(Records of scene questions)

:::::

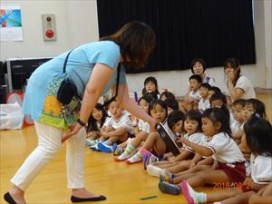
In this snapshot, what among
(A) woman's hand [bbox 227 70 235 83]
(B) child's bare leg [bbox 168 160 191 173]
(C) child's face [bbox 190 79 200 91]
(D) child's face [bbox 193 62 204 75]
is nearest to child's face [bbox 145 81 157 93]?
(C) child's face [bbox 190 79 200 91]

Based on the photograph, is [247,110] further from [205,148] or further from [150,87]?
[150,87]

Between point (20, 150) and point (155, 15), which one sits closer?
point (20, 150)

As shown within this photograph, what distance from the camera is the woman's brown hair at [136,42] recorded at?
2.40 metres

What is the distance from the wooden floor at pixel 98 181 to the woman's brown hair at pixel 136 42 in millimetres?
950

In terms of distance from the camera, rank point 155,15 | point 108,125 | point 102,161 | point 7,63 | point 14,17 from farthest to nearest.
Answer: point 155,15, point 14,17, point 7,63, point 108,125, point 102,161

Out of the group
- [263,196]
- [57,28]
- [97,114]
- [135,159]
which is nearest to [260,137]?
[263,196]

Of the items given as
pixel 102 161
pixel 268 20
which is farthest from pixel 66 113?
pixel 268 20

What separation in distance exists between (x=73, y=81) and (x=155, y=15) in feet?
19.6

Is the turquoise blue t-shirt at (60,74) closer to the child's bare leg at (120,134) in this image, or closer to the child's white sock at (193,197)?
the child's white sock at (193,197)

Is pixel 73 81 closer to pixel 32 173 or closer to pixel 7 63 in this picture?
pixel 32 173

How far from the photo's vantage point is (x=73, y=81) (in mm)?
2482


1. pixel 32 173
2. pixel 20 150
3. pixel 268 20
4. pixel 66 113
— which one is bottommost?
pixel 20 150

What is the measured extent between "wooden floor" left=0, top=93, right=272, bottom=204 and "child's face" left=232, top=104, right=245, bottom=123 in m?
0.92

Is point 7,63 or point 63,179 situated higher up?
point 7,63
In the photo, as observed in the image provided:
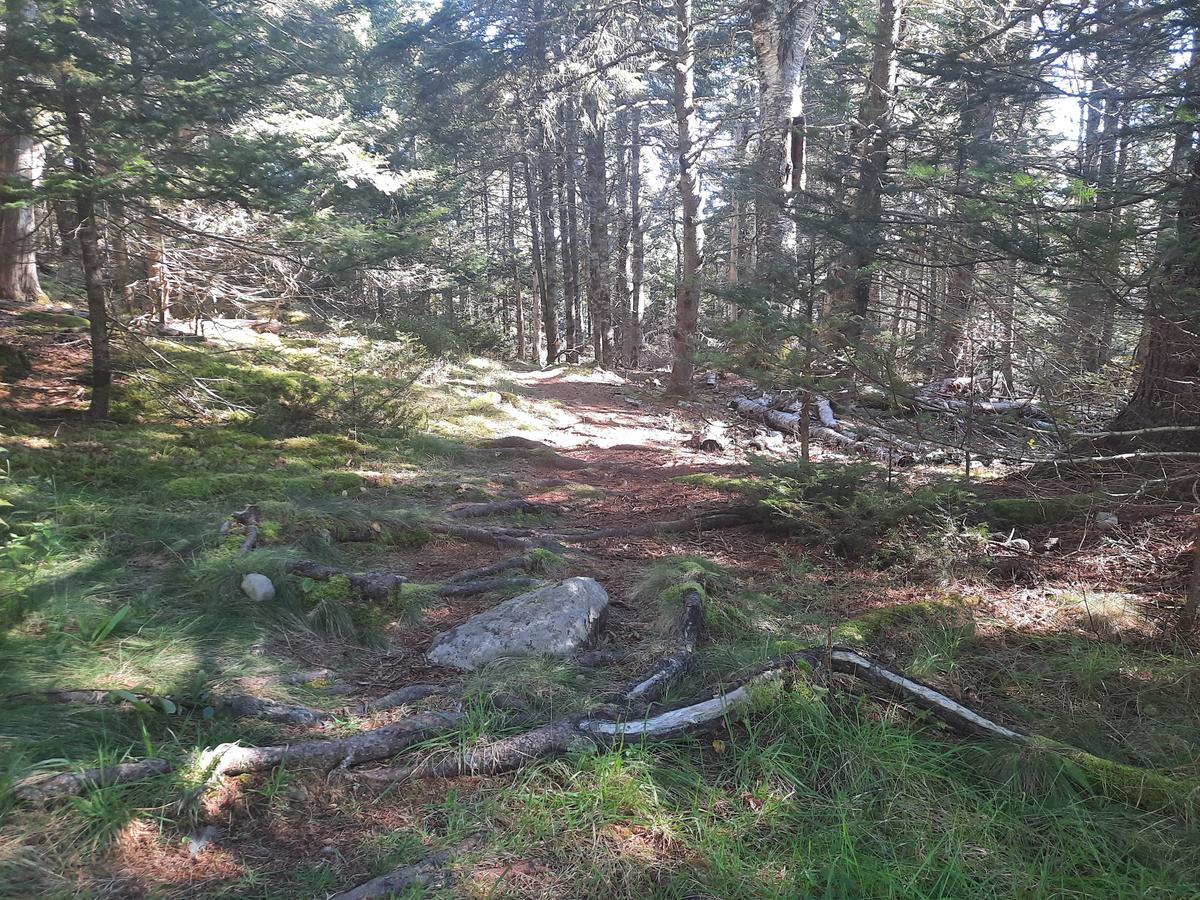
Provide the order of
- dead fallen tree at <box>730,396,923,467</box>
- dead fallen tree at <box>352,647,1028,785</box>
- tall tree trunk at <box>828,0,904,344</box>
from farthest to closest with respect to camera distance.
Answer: dead fallen tree at <box>730,396,923,467</box> → tall tree trunk at <box>828,0,904,344</box> → dead fallen tree at <box>352,647,1028,785</box>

:::::

Please copy all of the records above word for word, leaving out the pictures.

In this snapshot, what among
(A) woman's hand [bbox 227 70 235 83]
(B) child's bare leg [bbox 168 160 191 173]
(C) child's face [bbox 190 79 200 91]
(D) child's face [bbox 193 62 204 75]
is nearest to child's face [bbox 145 81 157 93]?
(C) child's face [bbox 190 79 200 91]

Based on the photograph, is [247,110] further from [205,148] or further from [150,87]?
[150,87]

Between point (20, 150) and point (155, 15), which one sits closer?
point (20, 150)

As shown within this photograph, what distance from the camera is the woman's brown hair at [136,42] recorded at?
2.40 metres

What is the distance from the wooden floor at pixel 98 181 to the woman's brown hair at pixel 136 42 in millimetres?
950

In terms of distance from the camera, rank point 155,15 | point 108,125 | point 102,161 | point 7,63 | point 14,17 from farthest to nearest.
Answer: point 155,15, point 14,17, point 7,63, point 108,125, point 102,161

Out of the group
- [263,196]
- [57,28]
- [97,114]
- [135,159]
which is nearest to [260,137]?
[263,196]

Of the items given as
pixel 102 161
pixel 268 20
which is farthest from pixel 66 113?
pixel 268 20

What separation in distance exists between (x=73, y=81) and (x=155, y=15) in feet?
19.6

Is the turquoise blue t-shirt at (60,74) closer to the child's bare leg at (120,134) in this image, or closer to the child's white sock at (193,197)?
the child's white sock at (193,197)

Is pixel 73 81 closer to pixel 32 173 or closer to pixel 7 63 in this picture?
pixel 32 173

How far from the photo's vantage point is (x=73, y=81) (in mm)?
2482


1. pixel 32 173
2. pixel 20 150
3. pixel 268 20
4. pixel 66 113
— which one is bottommost?
pixel 20 150

What is the measured extent between "wooden floor" left=0, top=93, right=272, bottom=204 and "child's face" left=232, top=104, right=245, bottom=123 in m?
0.92

Is point 7,63 or point 63,179 situated higher up?
point 7,63
In the photo, as observed in the image provided:
Provide the order of
- dead fallen tree at <box>730,396,923,467</box>
- dead fallen tree at <box>352,647,1028,785</box>
- tall tree trunk at <box>828,0,904,344</box>
from farthest to closest with respect to camera distance.
Answer: dead fallen tree at <box>730,396,923,467</box> → tall tree trunk at <box>828,0,904,344</box> → dead fallen tree at <box>352,647,1028,785</box>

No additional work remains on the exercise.